● WRITTEN INSTRUCTION
Output every entry exactly as written.

● RECORDS TO USE
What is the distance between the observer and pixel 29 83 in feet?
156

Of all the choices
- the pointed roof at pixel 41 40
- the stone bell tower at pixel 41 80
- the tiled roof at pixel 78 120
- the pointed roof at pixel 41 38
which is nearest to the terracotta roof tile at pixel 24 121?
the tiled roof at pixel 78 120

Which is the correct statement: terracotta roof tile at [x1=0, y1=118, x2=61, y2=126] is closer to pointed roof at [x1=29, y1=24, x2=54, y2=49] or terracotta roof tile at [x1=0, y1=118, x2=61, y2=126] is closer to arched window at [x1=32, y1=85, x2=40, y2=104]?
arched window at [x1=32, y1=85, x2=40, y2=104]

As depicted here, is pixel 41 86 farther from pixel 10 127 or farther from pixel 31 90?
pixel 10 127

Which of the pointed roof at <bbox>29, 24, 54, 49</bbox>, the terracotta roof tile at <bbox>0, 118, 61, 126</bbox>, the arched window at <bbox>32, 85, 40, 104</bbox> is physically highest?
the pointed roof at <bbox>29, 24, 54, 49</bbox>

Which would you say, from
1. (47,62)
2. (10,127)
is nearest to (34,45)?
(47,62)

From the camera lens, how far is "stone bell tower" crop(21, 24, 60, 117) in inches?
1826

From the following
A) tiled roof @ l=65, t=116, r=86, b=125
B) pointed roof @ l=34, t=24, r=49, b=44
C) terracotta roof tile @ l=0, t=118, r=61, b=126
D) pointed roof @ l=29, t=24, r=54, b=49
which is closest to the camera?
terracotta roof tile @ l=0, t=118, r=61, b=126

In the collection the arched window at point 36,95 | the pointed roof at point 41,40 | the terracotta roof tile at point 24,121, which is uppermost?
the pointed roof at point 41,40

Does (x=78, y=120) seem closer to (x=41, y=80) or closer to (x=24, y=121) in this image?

● EXERCISE SOLUTION
What is the distance between the observer and pixel 29 83 in feet?
156

Of all the choices
- the pointed roof at pixel 41 40
- the stone bell tower at pixel 41 80
- the tiled roof at pixel 78 120
- the pointed roof at pixel 41 38
which is nearest to the terracotta roof tile at pixel 24 121?
the tiled roof at pixel 78 120

Which is the correct statement: terracotta roof tile at [x1=0, y1=118, x2=61, y2=126] is closer to pointed roof at [x1=29, y1=24, x2=54, y2=49] or terracotta roof tile at [x1=0, y1=118, x2=61, y2=126] is closer to arched window at [x1=32, y1=85, x2=40, y2=104]?
arched window at [x1=32, y1=85, x2=40, y2=104]

As depicted here, is pixel 41 86 farther from pixel 10 127 or farther from pixel 31 90?
pixel 10 127

Which of the pointed roof at <bbox>29, 24, 54, 49</bbox>, the terracotta roof tile at <bbox>0, 118, 61, 126</bbox>, the arched window at <bbox>32, 85, 40, 104</bbox> is physically highest?
the pointed roof at <bbox>29, 24, 54, 49</bbox>

Which would you say, from
1. (47,62)
2. (10,127)
is nearest to (34,45)?
(47,62)

From the camera lens, how far is "stone bell tower" crop(21, 24, 60, 117) in inches?
1826

From the following
A) tiled roof @ l=65, t=116, r=86, b=125
B) pointed roof @ l=34, t=24, r=49, b=44
C) terracotta roof tile @ l=0, t=118, r=61, b=126
D) pointed roof @ l=29, t=24, r=54, b=49
which is closest to the camera?
terracotta roof tile @ l=0, t=118, r=61, b=126

In the collection the arched window at point 36,95 | the pointed roof at point 41,40 | the terracotta roof tile at point 24,121, which is uppermost?
the pointed roof at point 41,40

Does (x=78, y=120) seem closer to (x=41, y=80) or closer to (x=24, y=121) in this image?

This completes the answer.